Assignment> Wherever a picture sits, omit it. Output the rest of the listing exactly.

#### Dataset extract

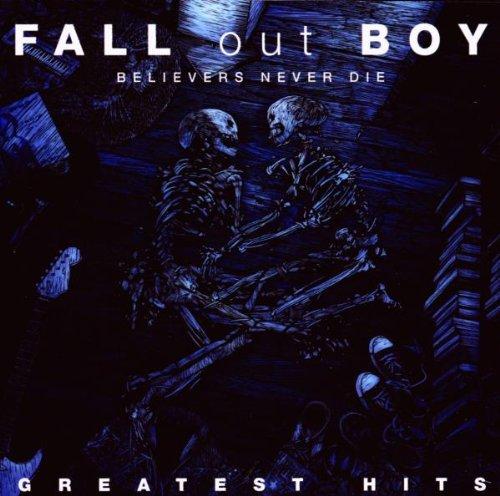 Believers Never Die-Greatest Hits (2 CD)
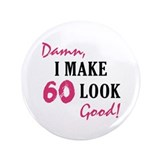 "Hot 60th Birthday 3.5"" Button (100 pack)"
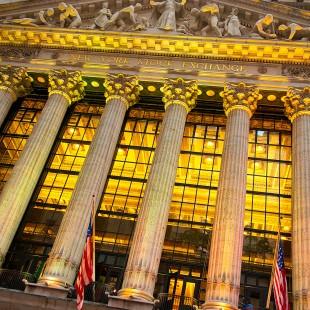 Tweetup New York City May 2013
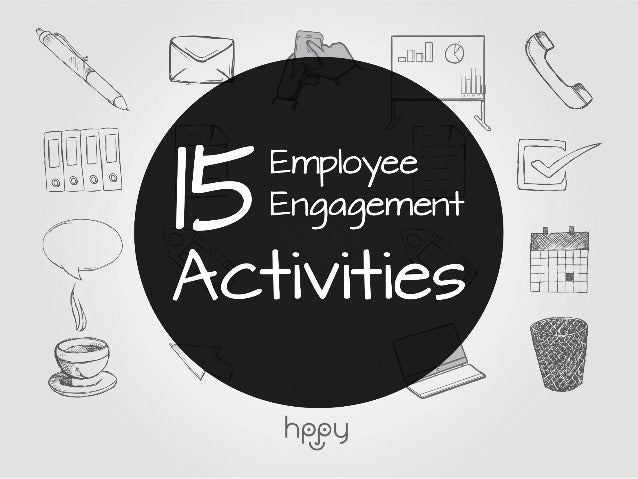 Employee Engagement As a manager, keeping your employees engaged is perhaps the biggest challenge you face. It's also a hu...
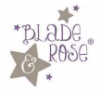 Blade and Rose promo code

########

Result>
 Believers Never Die-Greatest Hits (2 CD)
 "Hot 60th Birthday 3.5"" Button (100 pack)"
 Tweetup New York City May 2013
 Employee Engagement As a manager, keeping your employees engaged is perhaps the biggest challenge you face. It's also a hu...
 Blade and Rose promo code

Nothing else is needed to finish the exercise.